‘Ik durfde nauwelijks nog de deur uit, uit angst dat ik een hartinfarct zou krijgen’
Veertig jaar geleden dacht Jan Heemskerk dat 'ie doodging. Diagnose: niks aan de hand, hyperventilatie. ‘Het is ironisch dat ik er uiteindelijk ‘overheen’ ben gekomen door te accepteren dat het leven soms inderdaad kut is.’

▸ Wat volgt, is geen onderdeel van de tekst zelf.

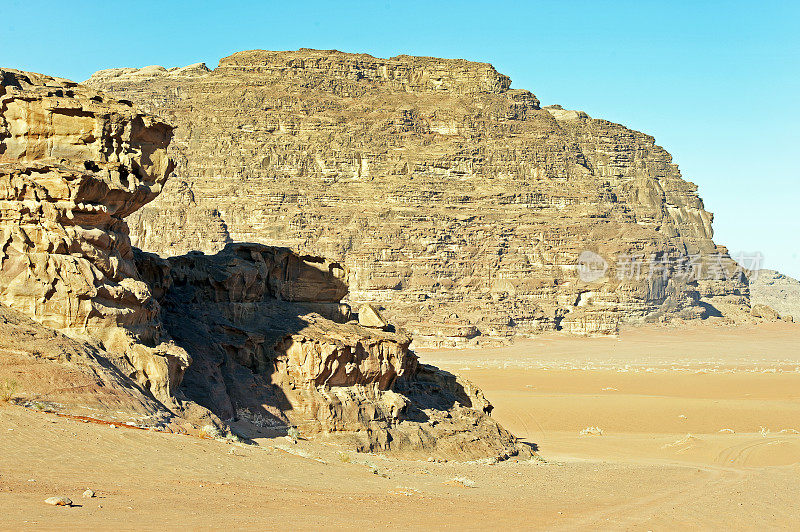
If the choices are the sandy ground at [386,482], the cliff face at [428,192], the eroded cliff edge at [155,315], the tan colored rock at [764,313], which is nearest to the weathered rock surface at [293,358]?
the eroded cliff edge at [155,315]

Een jaar of veertig geleden stond ik in de rij voor de kassa in de kantine. Ik had net een hamburger op mijn dienblad geschoffeld toen ik ineens kotsduizelig werd en bijna door mijn knieën ging. Ik kreeg het bloedheet, mijn hart bonsde als een dolle, het zweet brak me uit en mijn oren suisden zo hard dat het geroezemoes in de rij er bijna bij wegviel. Ik was vlakbij de kassa, maar kon geen seconde langer in die rij blijven staan, want ik zag vlekken voor mijn ogen, kon niet meer ademhalen en móést snel ergens gaan zitten, voor ik tegen de vlakte zou slaan. Mijn collega T. zag dat het lelijk mis was, sleurde me naar zijn auto en roste in recordtijd naar het naburige ziekenhuis, dat gelukkig drie straten verderop lag. Diagnose: niks aan de hand, hyperventilatie. Dat was toen nog best een nouveauté.
Ik moest hieraan denken toen ik afgelopen week het Volkskrant-interview las met de gelauwerde mediapsychiater Damiaan Denys die – even kort door de bocht – vindt dat er te snel een beroep op de mentale zorg wordt gedaan en ‘gevoelens worden gepathologiseerd die inderdaad ongemakkelijk zijn, maar bij het leven horen’. Life sucks and then you die.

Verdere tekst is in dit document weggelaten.